Community case management of malaria can reduce overall mortality and deaths from malaria by 40% and 60%, respectively, in children under five years old and reduce the incidence of malaria by 53%. Oral rehydration salts and zinc are effective in controlling deaths from diarrhea. at home and in society; It is estimated that it can prevent 70-90% of deaths from acute diarrhea and that zinc can reduce the deaths from diarrhea by 11.5% 12. For these reasons, partners in a growing number of countries are promoting and supporting a strategy to educate and mentor leading healthcare professionals on treatment children.
Diarrhea, pneumonia and malaria in the most affected countries as a result of the use of zinc, oral antibiotics and combination therapy based on artemisinin. In addition, the availability of high-quality rapid diagnostic tests has allowed screening for malaria at the community level. Use will create an even greater need for integrated management, as recommended to ensure that health workers respond appropriately to febrile children with or without malaria. Finally, it allows public health workers to identify children with severe acute malnutrition by measuring the circumference of the middle arm.

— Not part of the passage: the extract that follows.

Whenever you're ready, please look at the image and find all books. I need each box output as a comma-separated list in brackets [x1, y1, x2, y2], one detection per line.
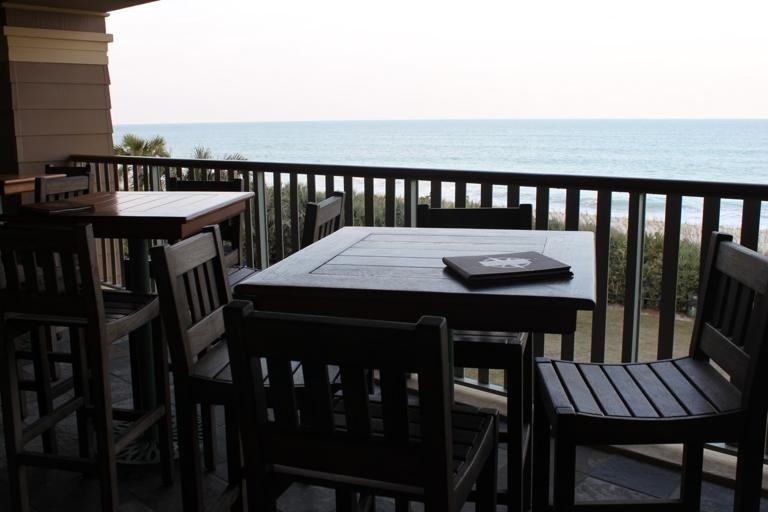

Support for a disadvantaged community brings healing to children in hard-to-reach places. Supporting a disadvantaged community is a strategy aimed at populations that do not have constant access to treatment activities. This is usually, but not exclusively, poor rural communities. In countries around the world, mortality is much higher among children living in rural areas and in the poorest households. There is also an inequality in access to care: children from the poorest families (few regardless of where they live) have less access to proven methods of child survival.
The number of child deaths worldwide continues to decline, which is encouraging, but in many countries, especially in sub-countries, the decline is slow, steady and even declining. While new preventive interventions (including combined pneumococcal and rotavirus vaccines) will reduce mortality, timely and effective treatment of pneumonia, diarrhea and malaria remains necessary. The supply of health services is often the weakest where the need is greatest, and the low coverage of most necessary interventions leads to a significant unmet need for treatment of health-related diseases.
In developing countries, current levels of coverage remain unacceptably low:
• only 39% of children receive adequate treatment for diarrhea.
• Only 30% of children with suspected pneumonia receive antibiotics.
• Less than 20% of children with fever are tested for malaria with finger or heel injections in 11 of 13 countries with statistics.